Pinning People Down

Jul 05, 2007 19:12

"Behold, this dreamer cometh." Genesis 37:19
I dig the word Ignominy....Ignominious....Ignominable....

Today I had a sixty dollar discussion and I lost it. The last time I lost it Little Man was three or so months old. I sat in a small room under the stairs at Lucid crying and rocking myself while Little Man slept. The last time I lost it in front of someone, really lost it, I can't even remember.

My life is a fiasco.

Unless I begin to purposefully choose a direction it will continue to be. Holding patterns; butterflies on a bulletin board; being lost in the woods...When I was finishing high school I was on my own.

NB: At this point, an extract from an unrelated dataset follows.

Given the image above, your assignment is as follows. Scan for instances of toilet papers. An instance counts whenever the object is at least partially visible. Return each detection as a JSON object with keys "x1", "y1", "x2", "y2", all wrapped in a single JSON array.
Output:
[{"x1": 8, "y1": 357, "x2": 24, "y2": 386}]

As such, I learned to ground myself. There was no one to impose standards upon me so I was forced to do it myself. It is much easier to follow through when it is yourself whom you will be disappointing. Three years is far too long to dick around with your life... This summer, I am grounded.

No one means all he says, and yet very few say all they mean, for words are slippery and thought is viscous.

~ Henry Adams

When I am silent, I secretly dream of smoking. My body comes back due to the amounts of exercise I channel myself into. I draw again. My smile is slightly pulled up in a smirk large amounts of the time. My eyes twinkly with my unspoken quippy comments and quirky observations. When I don't speak my thoughts out loud to a screen or a person my impish grin becomes a regular occurance while I scribble my thoughts into my various books. I read like crazy when I do not speak. More than anything, it seems, I become the curiousity of others and supposedly even more alluring. When I am silent, I can observe the more important depth the world's minutia really contains rather than being caught up in it.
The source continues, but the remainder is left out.